Pierre found, over time, that he was content without the troubles of love. He saw his friends struggles - not the men's but the women's - and he decided he was happier not having to put up with it. Especially not under his circumstances. At a point, he even began to question everyone's obsession with the concept of love. Was it truly that necessary?
He was forty years old when he first fell in love. And all at once, he understood it all. The drama, the heartache, the yearning. All of it. And once again he was left to wonder how anyone could find it difficult. To him, it felt like the easiest thing in the world. It was exciting, it felt like he was in a fever. It was easy.
Until it wasn't. But even then, it was worth the effort. It was worth the pain and trying so desperately to wrap his brain around the inner workings if the man he looked at with such adoration. It was worth it, because it was mutual. Because he was never left to question the Captain's love for him.

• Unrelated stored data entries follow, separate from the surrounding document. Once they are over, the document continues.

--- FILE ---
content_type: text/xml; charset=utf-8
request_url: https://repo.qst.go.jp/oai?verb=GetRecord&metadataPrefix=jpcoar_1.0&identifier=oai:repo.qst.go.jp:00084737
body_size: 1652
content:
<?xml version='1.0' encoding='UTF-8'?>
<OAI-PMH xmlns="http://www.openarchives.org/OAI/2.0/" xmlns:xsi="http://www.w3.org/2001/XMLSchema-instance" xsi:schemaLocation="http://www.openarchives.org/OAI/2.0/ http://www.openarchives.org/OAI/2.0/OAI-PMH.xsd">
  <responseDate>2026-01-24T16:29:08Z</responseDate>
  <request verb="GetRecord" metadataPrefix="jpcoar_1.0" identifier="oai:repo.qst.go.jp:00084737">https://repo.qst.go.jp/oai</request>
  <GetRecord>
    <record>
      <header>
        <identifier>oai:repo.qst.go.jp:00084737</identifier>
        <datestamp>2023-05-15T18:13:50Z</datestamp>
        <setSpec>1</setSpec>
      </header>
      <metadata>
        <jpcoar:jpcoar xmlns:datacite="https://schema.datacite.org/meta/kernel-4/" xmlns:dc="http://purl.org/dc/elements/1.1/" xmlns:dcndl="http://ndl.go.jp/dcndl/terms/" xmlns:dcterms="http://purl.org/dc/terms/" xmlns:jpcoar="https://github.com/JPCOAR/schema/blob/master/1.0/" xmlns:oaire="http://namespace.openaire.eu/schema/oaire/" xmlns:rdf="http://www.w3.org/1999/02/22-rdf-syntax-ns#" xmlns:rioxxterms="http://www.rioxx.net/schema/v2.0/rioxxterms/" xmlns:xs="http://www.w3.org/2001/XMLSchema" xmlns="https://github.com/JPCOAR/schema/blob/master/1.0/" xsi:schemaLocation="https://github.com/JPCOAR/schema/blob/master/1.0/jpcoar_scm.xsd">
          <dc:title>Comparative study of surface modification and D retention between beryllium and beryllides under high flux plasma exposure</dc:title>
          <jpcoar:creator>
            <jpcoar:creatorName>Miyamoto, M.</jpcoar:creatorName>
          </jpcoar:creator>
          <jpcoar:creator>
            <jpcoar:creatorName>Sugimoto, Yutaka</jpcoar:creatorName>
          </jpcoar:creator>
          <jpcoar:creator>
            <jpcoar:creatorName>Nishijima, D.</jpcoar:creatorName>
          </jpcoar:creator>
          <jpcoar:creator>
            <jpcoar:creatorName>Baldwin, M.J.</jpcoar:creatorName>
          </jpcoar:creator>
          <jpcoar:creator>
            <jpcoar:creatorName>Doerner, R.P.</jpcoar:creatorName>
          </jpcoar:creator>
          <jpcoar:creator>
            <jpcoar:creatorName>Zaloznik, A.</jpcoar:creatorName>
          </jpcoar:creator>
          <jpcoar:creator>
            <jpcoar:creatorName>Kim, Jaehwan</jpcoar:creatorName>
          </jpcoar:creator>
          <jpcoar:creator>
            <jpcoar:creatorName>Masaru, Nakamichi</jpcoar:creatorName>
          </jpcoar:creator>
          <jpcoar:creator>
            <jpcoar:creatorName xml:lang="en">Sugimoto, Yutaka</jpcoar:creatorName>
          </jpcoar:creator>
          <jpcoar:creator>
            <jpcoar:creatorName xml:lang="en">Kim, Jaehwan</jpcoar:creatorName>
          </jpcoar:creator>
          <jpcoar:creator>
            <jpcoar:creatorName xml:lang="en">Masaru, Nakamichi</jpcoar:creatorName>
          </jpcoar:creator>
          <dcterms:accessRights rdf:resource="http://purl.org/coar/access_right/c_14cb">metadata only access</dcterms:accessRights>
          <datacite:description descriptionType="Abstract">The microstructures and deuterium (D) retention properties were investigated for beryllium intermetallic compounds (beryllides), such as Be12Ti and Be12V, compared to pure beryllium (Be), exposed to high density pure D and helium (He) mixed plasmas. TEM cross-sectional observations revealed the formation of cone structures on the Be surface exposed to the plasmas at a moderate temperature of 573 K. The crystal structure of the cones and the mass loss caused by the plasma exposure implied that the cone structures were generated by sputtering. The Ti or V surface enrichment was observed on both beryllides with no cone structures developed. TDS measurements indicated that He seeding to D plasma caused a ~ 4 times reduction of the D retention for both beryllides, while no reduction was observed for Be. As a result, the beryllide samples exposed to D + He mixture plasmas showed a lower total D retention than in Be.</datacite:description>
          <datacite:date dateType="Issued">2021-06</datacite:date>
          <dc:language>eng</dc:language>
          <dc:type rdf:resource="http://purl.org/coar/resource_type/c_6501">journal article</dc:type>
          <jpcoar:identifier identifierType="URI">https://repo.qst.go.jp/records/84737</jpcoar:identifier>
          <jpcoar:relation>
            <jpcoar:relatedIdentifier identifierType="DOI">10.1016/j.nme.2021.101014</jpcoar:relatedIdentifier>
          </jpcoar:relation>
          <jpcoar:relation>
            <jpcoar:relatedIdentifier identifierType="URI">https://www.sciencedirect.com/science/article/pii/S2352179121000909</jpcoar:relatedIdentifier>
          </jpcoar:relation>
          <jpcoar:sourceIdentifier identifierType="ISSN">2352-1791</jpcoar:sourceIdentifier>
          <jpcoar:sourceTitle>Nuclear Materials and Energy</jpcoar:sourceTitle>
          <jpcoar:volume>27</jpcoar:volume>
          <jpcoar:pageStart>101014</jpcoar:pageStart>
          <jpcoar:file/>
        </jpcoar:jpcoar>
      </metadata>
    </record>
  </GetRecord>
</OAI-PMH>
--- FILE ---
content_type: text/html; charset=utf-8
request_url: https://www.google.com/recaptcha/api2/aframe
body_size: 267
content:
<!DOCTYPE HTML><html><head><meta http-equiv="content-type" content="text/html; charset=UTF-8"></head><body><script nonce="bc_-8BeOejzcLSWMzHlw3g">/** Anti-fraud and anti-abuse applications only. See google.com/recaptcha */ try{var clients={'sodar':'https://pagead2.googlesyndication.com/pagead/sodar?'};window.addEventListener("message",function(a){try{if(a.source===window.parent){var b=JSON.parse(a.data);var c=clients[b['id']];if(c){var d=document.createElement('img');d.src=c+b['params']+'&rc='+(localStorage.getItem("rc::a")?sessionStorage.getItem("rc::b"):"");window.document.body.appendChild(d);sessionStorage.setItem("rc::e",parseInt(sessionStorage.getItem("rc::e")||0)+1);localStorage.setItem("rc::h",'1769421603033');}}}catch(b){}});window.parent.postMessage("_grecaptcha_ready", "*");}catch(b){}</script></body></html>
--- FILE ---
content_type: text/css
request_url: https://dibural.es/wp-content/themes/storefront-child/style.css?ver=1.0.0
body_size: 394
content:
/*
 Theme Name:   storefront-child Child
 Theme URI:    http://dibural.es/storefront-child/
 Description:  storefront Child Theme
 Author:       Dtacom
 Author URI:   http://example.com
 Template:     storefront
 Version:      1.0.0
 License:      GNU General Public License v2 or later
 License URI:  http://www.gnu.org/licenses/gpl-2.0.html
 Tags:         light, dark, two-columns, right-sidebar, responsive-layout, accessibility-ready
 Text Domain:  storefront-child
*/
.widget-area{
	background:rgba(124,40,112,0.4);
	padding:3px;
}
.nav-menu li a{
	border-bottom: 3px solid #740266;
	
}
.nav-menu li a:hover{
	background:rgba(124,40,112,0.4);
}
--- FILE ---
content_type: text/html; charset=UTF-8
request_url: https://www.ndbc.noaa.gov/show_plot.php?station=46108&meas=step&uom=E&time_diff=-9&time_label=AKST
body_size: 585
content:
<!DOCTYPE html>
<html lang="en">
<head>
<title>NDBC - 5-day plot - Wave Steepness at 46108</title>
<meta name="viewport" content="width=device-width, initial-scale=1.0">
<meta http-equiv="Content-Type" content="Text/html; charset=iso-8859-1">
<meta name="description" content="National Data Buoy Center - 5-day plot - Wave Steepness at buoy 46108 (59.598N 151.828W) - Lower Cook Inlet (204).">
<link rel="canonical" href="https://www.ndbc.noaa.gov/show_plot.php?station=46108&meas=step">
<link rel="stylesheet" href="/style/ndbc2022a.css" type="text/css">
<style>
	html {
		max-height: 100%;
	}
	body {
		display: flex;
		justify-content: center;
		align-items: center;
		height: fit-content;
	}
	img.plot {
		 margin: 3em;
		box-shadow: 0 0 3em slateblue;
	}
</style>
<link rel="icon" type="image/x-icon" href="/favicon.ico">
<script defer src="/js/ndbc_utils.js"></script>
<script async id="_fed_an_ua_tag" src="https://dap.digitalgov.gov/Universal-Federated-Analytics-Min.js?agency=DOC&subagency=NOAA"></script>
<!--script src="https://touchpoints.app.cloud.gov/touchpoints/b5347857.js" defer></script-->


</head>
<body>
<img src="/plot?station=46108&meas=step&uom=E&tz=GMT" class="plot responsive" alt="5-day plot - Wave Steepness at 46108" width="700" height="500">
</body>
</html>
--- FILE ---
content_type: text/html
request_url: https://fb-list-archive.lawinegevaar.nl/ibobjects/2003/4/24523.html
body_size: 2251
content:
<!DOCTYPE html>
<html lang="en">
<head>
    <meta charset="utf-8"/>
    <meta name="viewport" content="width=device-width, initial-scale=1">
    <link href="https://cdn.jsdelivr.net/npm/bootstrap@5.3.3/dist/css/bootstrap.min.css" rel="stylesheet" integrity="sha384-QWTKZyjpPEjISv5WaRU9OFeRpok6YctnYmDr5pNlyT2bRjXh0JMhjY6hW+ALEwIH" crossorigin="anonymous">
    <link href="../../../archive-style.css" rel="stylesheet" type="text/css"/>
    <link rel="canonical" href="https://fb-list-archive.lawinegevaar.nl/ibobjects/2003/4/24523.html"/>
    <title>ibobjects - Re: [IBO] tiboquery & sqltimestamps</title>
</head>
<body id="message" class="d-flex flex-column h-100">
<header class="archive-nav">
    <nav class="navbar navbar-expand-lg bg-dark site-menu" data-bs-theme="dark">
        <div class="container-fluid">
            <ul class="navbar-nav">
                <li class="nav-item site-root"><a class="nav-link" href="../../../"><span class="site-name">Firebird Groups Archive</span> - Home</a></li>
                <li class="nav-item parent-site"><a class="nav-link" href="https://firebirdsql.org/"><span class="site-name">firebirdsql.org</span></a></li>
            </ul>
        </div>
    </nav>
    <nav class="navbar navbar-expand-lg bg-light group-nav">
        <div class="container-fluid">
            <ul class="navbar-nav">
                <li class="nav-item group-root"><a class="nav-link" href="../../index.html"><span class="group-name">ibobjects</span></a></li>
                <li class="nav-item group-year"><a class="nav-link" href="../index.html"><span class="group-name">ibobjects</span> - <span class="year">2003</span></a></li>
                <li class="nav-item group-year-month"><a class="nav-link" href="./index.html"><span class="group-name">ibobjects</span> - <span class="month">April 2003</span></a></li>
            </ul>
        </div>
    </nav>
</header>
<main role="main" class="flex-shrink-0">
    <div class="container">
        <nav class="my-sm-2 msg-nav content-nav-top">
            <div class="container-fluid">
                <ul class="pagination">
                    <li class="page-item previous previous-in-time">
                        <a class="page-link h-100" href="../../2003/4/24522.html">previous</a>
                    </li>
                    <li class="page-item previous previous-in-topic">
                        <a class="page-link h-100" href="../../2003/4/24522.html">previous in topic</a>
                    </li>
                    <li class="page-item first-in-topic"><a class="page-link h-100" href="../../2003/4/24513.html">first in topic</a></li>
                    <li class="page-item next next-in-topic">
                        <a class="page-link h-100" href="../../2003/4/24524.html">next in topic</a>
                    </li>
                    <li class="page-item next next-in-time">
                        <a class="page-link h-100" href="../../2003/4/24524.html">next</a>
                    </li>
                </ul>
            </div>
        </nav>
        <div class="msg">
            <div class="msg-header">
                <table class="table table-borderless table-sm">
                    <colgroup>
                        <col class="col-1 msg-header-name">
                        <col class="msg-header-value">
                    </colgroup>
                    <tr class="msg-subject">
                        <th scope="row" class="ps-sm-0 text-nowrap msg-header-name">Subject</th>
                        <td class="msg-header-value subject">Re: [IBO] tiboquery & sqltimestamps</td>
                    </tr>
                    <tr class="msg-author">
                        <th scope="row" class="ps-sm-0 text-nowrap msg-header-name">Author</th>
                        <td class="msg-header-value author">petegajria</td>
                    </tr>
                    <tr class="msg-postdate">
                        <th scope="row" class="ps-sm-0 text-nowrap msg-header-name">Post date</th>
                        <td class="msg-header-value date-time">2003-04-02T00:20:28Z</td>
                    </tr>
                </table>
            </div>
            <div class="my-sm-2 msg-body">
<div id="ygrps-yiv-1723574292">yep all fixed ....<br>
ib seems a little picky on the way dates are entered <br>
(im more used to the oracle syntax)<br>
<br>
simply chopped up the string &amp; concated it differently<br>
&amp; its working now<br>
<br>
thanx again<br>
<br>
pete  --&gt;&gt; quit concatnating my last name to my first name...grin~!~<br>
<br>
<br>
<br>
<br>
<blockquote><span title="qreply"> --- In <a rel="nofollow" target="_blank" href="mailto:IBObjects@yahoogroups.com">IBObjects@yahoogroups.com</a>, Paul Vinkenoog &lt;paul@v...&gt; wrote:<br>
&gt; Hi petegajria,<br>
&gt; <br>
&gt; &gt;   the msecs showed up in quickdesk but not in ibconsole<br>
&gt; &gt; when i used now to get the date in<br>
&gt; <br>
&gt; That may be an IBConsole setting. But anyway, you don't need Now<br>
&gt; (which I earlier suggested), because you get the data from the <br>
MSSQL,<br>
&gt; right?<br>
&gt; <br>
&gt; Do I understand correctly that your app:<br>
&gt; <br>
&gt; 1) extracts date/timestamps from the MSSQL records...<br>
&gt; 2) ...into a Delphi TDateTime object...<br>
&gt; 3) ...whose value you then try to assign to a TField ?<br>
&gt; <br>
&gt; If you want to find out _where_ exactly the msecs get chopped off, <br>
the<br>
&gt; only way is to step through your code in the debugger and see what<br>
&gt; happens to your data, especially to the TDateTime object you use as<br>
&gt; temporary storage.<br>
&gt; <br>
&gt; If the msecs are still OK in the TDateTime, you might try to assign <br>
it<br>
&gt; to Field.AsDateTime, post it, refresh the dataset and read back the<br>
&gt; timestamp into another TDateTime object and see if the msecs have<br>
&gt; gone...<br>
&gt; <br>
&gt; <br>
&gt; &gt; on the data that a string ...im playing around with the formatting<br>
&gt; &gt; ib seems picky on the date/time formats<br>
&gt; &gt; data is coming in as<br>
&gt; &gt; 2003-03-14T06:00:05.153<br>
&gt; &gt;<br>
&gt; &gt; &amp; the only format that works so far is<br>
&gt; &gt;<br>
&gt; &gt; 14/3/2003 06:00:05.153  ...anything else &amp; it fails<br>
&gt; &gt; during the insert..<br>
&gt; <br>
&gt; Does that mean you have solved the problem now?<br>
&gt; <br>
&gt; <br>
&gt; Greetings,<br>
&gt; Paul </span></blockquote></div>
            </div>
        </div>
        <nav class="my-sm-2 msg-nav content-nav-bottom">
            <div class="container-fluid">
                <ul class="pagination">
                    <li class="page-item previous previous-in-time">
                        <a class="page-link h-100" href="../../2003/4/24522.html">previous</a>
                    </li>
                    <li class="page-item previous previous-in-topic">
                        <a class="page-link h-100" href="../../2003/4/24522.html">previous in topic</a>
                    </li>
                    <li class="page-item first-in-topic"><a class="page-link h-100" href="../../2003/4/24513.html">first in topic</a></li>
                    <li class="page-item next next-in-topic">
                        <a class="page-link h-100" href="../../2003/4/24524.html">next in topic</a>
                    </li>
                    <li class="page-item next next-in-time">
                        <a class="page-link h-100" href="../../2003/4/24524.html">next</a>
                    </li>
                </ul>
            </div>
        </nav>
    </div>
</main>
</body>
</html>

Pierre Aronnax was forty-one years old when he first experienced what it felt like to have someone that is so dear to you ripped from your hands. And worse, have to be the one to make the choice. It felt like he had torn his own heart out and cast it into the sea. Perhaps it would remain there, never to be found. But, part of him hoped that it would be carried back to him, returned by the man he loved so deeply, without even knowing his name.